The disowning was my father's imitation of his beloved asshole rabbi who also disowned an eldest daughter for the same reason.  It was this big family secret. My father was very ashamed of me. Ironically, when my mother's sister, who is Haredi and very religious in Israel came to visit, she chastised my father for cutting me off.  "How can you not talk to your daughter after all the family we lost in the Shoah." She was a camp survivor. She told me she was sure my husband was very special for me to marry him. I adored my aunt, able to hold onto her own personal principals despite religious edicts.

When my father's older brother found out, he, too being a religious Haredi in Brooklyn, he had the same reaction as my aunt. "How could you cut her off after all we lost in the Holocaust?" He had already lost  a daughter to cancer.

I had the world's most loving grandfather, also a concentration camp survivor, who lost most of his children in the war. He was the greatest gift in my life, my whole childhood. My children never had that. My husband's parents had their own serious limitations. We avoided them because of his father's alcoholism.

- [Data extract]
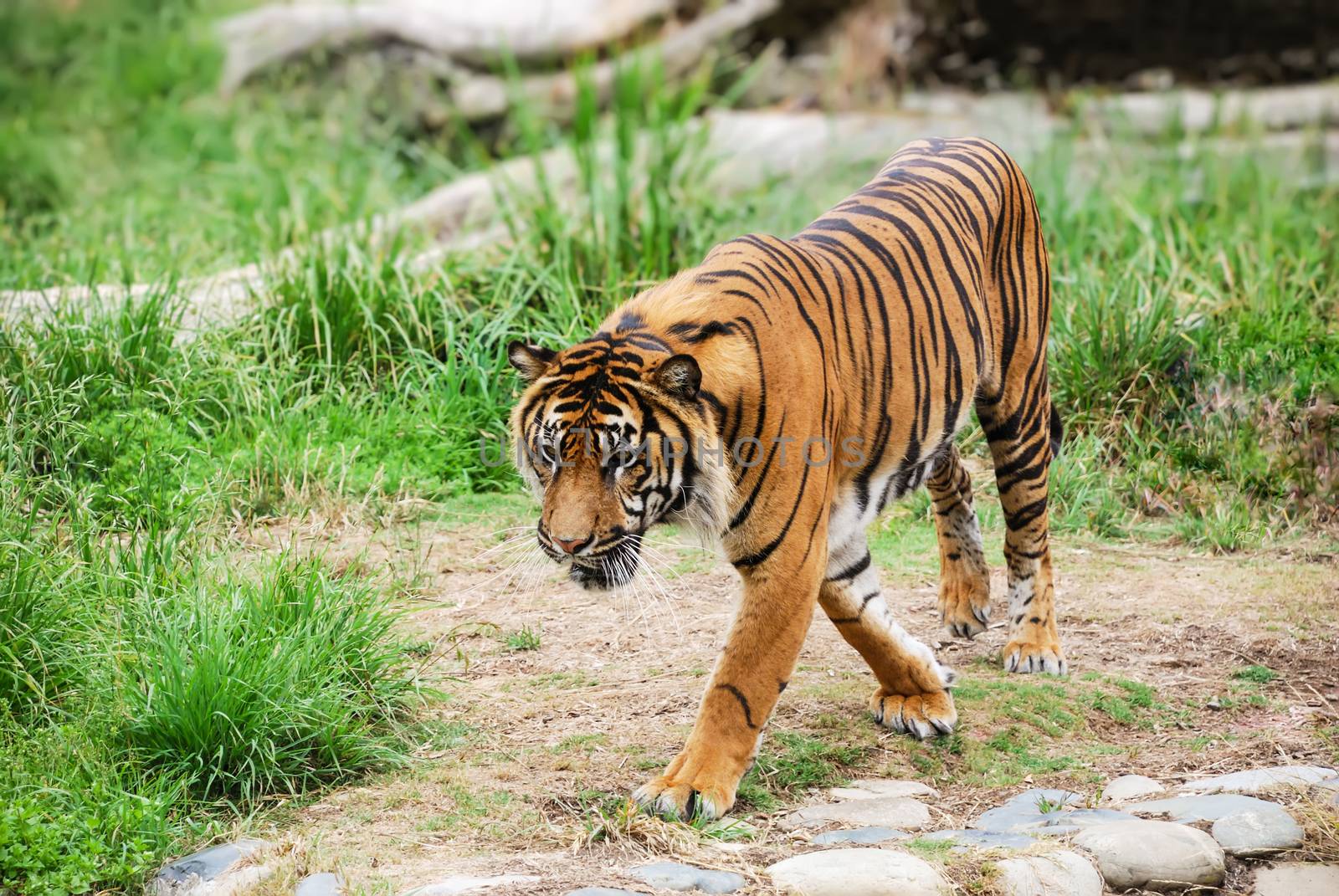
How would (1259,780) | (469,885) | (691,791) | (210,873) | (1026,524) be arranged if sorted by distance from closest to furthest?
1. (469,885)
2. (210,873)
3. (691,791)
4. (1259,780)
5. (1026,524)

--

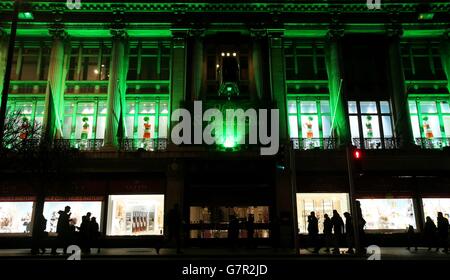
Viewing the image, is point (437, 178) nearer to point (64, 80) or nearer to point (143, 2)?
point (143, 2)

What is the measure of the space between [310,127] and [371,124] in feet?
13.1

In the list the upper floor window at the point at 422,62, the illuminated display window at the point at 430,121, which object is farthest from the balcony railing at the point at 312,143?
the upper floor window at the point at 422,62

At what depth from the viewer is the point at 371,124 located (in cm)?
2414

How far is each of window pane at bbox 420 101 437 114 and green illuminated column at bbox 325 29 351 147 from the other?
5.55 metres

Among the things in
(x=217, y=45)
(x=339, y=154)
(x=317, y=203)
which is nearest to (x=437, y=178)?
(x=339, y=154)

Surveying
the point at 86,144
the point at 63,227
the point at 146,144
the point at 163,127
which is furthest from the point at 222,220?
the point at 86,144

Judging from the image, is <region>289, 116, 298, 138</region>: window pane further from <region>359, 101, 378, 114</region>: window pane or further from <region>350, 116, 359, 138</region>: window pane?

---

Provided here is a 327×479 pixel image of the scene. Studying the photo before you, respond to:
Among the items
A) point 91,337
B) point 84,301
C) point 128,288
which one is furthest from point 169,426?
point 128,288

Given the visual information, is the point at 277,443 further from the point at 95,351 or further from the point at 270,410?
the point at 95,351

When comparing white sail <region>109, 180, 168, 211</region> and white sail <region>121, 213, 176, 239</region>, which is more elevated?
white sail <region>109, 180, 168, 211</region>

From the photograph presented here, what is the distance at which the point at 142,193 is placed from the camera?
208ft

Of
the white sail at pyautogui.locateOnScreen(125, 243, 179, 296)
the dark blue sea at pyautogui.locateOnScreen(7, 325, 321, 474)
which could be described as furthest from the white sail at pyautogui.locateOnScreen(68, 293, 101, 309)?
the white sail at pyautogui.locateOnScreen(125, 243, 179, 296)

- [Problem set]
[A] Answer these questions using the family memoir passage above:
(i) Whose behavior was the father imitating when he disowned the narrator?
(ii) Where did the father's older brother live?
(iii) Why did the narrator and her husband avoid his parents?
[B] Decide whether each statement agrees with the family memoir passage above. Answer yes or no, and quote the words that settle it.
(i) The mother's sister in Israel backed the father's decision.
(ii) The narrator's grandfather survived a concentration camp.
(iii) The narrator's children had a grandfather like hers.
[C] Extend the family memoir passage above, beginning after its last sentence.

- [Task responses]
[A]
(i) His beloved rabbi, who had also disowned an eldest daughter for the same reason.
(ii) Brooklyn.
(iii) Because of his father's alcoholism.

[B]
(i) No: "she chastised my father for cutting me off."
(ii) Yes: "also a concentration camp survivor"
(iii) No: "My children never had that."

[C]
So my children were stuck with me and my husband. Cousins were distant, my sister judgmental.  It was just us four. I was an undiagnosed bipolar. I wish I could do it all over again. And I don't want to go to the funeral. I don't want to feel anything. No sympathy! I'll get really angry. I don't want to care.

5 comments:

Raymond Alexander Kukkee said...

Querulous, perhaps I walk where angels should fear to tread, but sympathy from others is not what you need.
The past can NEVER be changed; remedies for pain can not be instantly supplied.
I understand the outrage of your rejection and respect your choice to not want to feel.

You have seen bad things--endlessly; and strangely, will eventually come to inner peace, so there is hope regardless of how angry you are today. Please keep YOUR faith.

The Querulous Squirrel said...

You are one of those gifted people who find their way to my blog and offer me gifts of strength and wisdom through honesty. I hope you keep visiting. You are so kind and spirited.

Storm Dweller said...

I suppose sympathy is forthcoming from me, but not about your father's lung cancer, more to do with the loss you have already mourned so many years ago, but still find yourself having to process and re-process through. The pain never goes away, we only learn to cope with it better as we continue to have to deal with it. No... I guess I was wrong, it isn't sympathy I wish to proffer. Just a hope that as you cycle through this part of your journey, whatever it may or may not mean for you, that you have some kind of peace with it.

Selma said...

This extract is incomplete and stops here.